-- Start of ARTICLE --
Studio album by John Lewis
- Released: 1958
- Recorded: July 30, 1956, February 21 and August 24, 1957 NYC and the Music Inn in Lenox, MA
- Genre: Jazz
- Length: 36:06
- Label: Atlantic SD 1272
- Producer: Nesuhi Ertegun

John Lewis chronology
| Afternoon in Paris (1957) | The John Lewis Piano (1958) | European Windows (1958) |

= The John Lewis Piano =

The John Lewis Piano is an album by pianist and composer John Lewis recorded for the Atlantic label.

==Reception==

Allmusic awarded the album 3 stars stating it contains "introverted interpretations" of "thoughtful and introspective selections".
-- End of ARTICLE --
* _EXERCISE BRIEF_:
Using the album entry above, answer each question on its own line, numbered to match.
1. Under what label and number was the album issued?
2. Who produced it?
3. How many stars did Allmusic give it?
-- Start of DATASET ROWS --
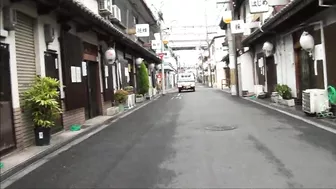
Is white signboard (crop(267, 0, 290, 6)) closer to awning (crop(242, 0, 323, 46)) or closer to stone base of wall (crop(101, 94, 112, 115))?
awning (crop(242, 0, 323, 46))

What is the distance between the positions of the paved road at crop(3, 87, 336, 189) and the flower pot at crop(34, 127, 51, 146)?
0.70 meters

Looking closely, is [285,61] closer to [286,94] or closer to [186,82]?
[286,94]

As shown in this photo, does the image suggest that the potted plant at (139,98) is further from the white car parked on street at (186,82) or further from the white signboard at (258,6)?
the white car parked on street at (186,82)

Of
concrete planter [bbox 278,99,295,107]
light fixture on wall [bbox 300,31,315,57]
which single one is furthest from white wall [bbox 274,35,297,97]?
light fixture on wall [bbox 300,31,315,57]

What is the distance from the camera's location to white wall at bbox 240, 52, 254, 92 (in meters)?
29.3

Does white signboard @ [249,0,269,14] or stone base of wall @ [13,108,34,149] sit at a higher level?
white signboard @ [249,0,269,14]

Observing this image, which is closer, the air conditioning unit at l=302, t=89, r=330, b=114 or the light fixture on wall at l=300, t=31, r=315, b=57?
the air conditioning unit at l=302, t=89, r=330, b=114

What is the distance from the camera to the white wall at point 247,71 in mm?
29337

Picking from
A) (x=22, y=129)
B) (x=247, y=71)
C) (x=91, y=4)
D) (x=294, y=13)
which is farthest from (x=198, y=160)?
(x=247, y=71)

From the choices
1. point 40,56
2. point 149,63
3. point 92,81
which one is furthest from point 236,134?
point 149,63

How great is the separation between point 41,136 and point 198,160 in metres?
4.25

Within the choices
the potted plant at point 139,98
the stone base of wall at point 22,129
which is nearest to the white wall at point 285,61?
the potted plant at point 139,98

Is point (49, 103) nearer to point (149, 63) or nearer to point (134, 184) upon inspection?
point (134, 184)

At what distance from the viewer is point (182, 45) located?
70000 mm
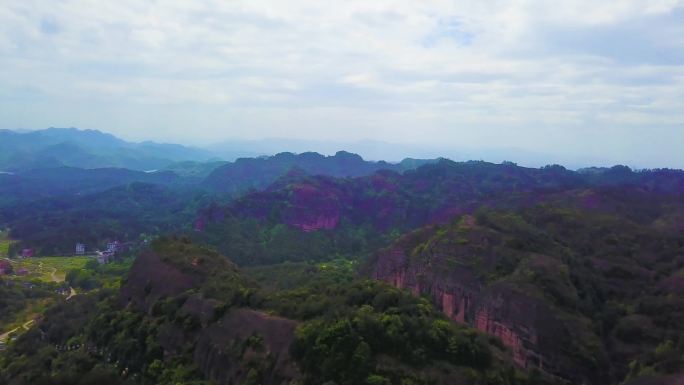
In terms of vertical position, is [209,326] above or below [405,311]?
below

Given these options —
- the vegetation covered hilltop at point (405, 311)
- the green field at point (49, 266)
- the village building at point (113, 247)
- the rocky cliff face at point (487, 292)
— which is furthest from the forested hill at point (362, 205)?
the rocky cliff face at point (487, 292)

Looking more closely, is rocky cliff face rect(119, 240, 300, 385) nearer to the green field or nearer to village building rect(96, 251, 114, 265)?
the green field

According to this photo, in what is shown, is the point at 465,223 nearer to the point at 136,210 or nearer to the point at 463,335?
the point at 463,335

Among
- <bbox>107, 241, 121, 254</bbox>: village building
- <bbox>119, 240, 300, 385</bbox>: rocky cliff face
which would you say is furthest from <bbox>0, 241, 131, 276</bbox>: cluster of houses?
<bbox>119, 240, 300, 385</bbox>: rocky cliff face

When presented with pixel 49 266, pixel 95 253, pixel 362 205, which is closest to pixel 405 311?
pixel 49 266

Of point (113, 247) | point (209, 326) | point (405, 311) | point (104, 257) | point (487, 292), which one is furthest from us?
point (113, 247)

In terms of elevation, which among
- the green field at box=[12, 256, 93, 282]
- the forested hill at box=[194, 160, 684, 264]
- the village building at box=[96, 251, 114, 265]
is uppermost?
the forested hill at box=[194, 160, 684, 264]

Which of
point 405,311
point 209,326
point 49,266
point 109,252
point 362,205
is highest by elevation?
point 405,311

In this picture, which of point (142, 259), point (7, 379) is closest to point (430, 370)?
point (7, 379)

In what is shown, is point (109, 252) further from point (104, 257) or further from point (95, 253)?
point (95, 253)

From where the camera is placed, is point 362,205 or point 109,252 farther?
point 362,205
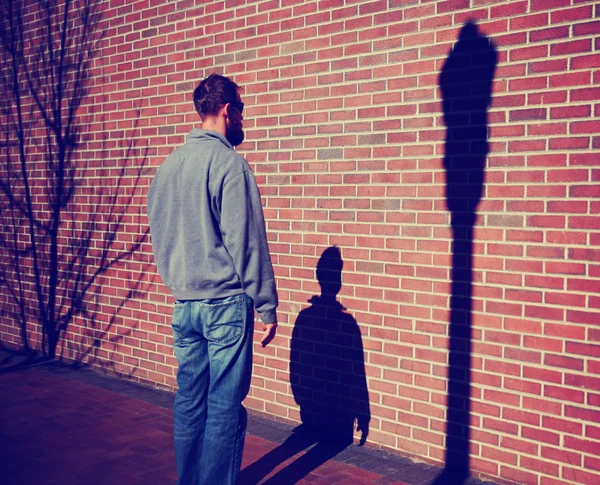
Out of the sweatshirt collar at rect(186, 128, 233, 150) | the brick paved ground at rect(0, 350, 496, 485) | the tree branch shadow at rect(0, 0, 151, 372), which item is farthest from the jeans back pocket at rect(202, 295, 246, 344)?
the tree branch shadow at rect(0, 0, 151, 372)

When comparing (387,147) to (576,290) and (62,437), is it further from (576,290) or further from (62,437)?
(62,437)

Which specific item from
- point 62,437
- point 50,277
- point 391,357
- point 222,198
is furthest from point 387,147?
point 50,277

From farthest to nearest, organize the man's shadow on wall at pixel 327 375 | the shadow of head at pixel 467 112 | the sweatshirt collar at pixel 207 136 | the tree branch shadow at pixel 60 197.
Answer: the tree branch shadow at pixel 60 197 < the man's shadow on wall at pixel 327 375 < the shadow of head at pixel 467 112 < the sweatshirt collar at pixel 207 136

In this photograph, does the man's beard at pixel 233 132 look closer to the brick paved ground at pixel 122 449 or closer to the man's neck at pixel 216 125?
the man's neck at pixel 216 125

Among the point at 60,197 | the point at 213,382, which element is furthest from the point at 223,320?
the point at 60,197

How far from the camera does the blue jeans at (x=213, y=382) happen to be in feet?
10.1

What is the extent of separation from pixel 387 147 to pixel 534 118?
3.23 ft

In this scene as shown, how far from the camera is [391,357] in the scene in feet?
14.3

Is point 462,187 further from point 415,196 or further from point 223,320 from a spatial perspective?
point 223,320

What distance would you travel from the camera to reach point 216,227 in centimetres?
307

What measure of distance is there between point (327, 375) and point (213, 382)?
1764 mm

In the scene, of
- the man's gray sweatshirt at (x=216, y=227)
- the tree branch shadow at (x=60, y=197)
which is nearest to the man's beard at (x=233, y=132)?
the man's gray sweatshirt at (x=216, y=227)

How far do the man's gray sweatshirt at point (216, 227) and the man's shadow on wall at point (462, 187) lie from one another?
1.42 meters

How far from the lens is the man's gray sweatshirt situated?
3.00 metres
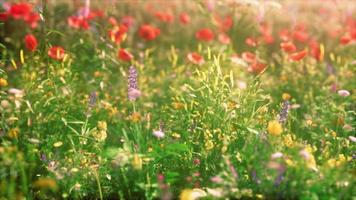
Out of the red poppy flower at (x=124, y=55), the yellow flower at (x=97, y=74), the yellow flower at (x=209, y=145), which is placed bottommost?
the yellow flower at (x=209, y=145)

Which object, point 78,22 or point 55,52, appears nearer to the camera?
point 55,52

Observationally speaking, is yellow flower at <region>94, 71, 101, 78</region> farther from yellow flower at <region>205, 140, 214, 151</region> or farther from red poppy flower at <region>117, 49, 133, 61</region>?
yellow flower at <region>205, 140, 214, 151</region>

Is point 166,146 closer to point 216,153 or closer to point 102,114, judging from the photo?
point 216,153

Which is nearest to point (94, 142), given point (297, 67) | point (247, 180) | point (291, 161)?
point (247, 180)

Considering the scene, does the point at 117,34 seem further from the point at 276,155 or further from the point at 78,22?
the point at 276,155

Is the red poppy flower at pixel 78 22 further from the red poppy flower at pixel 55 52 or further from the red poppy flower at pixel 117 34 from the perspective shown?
the red poppy flower at pixel 55 52

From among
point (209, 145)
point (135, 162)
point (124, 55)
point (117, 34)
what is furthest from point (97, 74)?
point (135, 162)

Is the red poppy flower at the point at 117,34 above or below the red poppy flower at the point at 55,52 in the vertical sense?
above

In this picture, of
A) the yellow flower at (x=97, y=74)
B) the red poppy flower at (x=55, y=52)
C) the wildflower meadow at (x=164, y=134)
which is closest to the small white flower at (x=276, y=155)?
the wildflower meadow at (x=164, y=134)

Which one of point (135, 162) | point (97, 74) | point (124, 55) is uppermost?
point (124, 55)

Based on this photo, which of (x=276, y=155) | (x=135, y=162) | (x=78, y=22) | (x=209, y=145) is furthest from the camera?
(x=78, y=22)

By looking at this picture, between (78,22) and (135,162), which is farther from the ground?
(78,22)

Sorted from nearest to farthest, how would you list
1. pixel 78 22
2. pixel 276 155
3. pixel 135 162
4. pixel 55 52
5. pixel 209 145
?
pixel 276 155
pixel 135 162
pixel 209 145
pixel 55 52
pixel 78 22

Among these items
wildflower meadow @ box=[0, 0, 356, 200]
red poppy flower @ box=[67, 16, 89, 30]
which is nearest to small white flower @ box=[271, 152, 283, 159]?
wildflower meadow @ box=[0, 0, 356, 200]
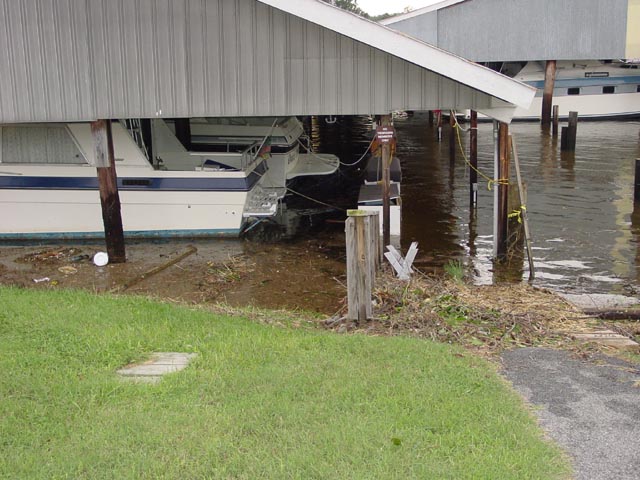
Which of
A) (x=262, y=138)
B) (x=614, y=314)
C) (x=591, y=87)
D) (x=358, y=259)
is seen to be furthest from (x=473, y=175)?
(x=591, y=87)

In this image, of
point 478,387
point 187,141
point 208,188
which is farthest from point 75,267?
point 478,387

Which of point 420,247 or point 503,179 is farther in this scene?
point 420,247

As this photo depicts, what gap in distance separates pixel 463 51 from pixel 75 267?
2863cm

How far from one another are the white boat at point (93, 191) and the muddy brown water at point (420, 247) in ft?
1.40

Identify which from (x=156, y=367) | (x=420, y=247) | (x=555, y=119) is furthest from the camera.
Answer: (x=555, y=119)

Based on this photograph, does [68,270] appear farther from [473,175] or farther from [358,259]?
[473,175]

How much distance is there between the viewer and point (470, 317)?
842 centimetres

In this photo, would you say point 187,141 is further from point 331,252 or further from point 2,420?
point 2,420

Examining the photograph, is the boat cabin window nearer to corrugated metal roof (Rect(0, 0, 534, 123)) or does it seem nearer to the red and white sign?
corrugated metal roof (Rect(0, 0, 534, 123))

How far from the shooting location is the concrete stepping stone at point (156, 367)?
625 centimetres

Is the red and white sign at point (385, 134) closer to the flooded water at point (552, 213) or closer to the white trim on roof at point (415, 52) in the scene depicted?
the white trim on roof at point (415, 52)

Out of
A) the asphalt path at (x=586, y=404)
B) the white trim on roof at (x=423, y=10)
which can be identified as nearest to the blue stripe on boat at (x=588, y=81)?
the white trim on roof at (x=423, y=10)

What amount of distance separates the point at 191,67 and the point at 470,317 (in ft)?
23.4

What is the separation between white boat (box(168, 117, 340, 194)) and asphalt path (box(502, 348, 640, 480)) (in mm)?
12889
-- End of DATASET ROWS --
* _FULL RESPONSE_:
1. Atlantic SD 1272
2. Nesuhi Ertegun
3. 3 stars